Exercise instructions
Report each line in the data below that includes the word "options".

Available data
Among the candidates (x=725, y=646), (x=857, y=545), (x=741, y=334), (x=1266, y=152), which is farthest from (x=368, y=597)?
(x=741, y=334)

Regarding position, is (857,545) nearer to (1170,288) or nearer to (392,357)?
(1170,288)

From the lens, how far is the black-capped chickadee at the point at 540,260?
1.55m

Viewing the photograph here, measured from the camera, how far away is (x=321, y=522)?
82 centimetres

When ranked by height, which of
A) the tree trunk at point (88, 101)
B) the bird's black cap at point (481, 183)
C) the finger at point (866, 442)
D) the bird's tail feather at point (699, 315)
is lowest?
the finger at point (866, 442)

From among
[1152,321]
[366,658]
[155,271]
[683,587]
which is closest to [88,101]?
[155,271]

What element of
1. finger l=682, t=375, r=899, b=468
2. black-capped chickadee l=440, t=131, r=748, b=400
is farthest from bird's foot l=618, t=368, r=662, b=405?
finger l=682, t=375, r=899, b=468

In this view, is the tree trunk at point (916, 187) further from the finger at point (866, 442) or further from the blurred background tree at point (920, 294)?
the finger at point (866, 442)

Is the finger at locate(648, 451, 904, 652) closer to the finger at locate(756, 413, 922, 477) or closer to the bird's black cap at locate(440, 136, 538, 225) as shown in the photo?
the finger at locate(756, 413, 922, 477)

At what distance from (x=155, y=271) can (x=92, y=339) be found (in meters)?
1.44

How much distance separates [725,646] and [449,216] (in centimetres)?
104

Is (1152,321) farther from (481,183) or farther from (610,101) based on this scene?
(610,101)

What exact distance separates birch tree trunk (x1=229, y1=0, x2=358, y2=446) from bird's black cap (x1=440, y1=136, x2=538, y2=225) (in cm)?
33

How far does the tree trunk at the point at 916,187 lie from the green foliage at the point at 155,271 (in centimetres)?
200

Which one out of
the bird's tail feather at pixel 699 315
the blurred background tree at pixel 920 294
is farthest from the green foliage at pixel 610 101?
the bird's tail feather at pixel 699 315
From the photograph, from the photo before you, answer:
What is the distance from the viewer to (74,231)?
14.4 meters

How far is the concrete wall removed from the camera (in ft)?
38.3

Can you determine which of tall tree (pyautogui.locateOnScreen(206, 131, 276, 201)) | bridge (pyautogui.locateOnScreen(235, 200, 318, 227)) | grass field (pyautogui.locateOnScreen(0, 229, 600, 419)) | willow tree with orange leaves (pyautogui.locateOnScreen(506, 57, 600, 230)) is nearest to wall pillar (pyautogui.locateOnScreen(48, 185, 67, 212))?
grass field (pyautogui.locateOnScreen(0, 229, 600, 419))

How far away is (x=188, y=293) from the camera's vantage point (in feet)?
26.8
==
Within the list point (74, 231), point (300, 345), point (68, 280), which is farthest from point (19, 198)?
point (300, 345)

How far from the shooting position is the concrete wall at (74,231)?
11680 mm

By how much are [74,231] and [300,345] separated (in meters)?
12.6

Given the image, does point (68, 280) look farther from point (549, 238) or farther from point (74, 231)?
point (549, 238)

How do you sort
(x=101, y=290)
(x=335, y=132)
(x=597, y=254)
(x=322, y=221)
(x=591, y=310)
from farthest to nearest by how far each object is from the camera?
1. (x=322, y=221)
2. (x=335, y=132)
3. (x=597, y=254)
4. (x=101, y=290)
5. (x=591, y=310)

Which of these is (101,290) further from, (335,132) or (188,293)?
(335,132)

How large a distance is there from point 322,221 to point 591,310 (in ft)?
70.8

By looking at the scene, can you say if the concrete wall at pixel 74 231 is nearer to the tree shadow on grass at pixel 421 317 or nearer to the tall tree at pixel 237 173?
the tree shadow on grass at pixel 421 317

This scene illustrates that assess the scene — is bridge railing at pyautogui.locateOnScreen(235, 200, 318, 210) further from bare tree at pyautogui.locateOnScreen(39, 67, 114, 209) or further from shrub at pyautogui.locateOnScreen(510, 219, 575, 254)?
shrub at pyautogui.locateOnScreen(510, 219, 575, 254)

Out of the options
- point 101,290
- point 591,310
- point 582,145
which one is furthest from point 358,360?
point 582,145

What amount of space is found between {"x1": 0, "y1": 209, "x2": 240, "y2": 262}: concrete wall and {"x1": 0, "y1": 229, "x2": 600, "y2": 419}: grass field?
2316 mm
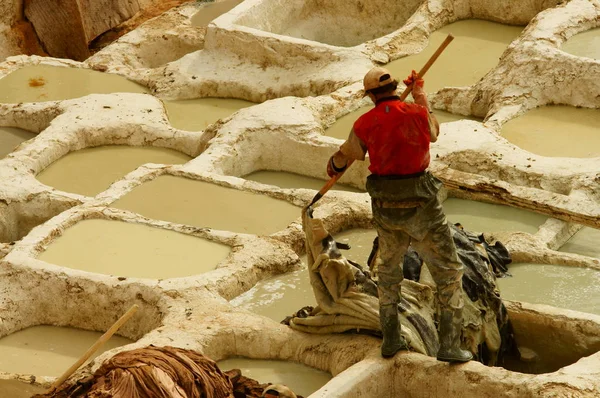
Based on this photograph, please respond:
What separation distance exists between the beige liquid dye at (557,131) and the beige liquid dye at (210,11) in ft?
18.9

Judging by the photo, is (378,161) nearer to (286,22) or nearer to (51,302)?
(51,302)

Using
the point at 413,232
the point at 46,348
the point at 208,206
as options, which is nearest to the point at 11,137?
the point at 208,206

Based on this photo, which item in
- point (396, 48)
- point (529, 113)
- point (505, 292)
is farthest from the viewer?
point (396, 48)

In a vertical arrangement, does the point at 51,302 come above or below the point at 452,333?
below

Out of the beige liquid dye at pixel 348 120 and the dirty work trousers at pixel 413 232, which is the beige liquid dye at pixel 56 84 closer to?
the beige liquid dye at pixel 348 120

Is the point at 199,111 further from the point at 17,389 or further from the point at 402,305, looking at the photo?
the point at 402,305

Exercise result
Out of the options
as options, which is nearest to the point at 11,137?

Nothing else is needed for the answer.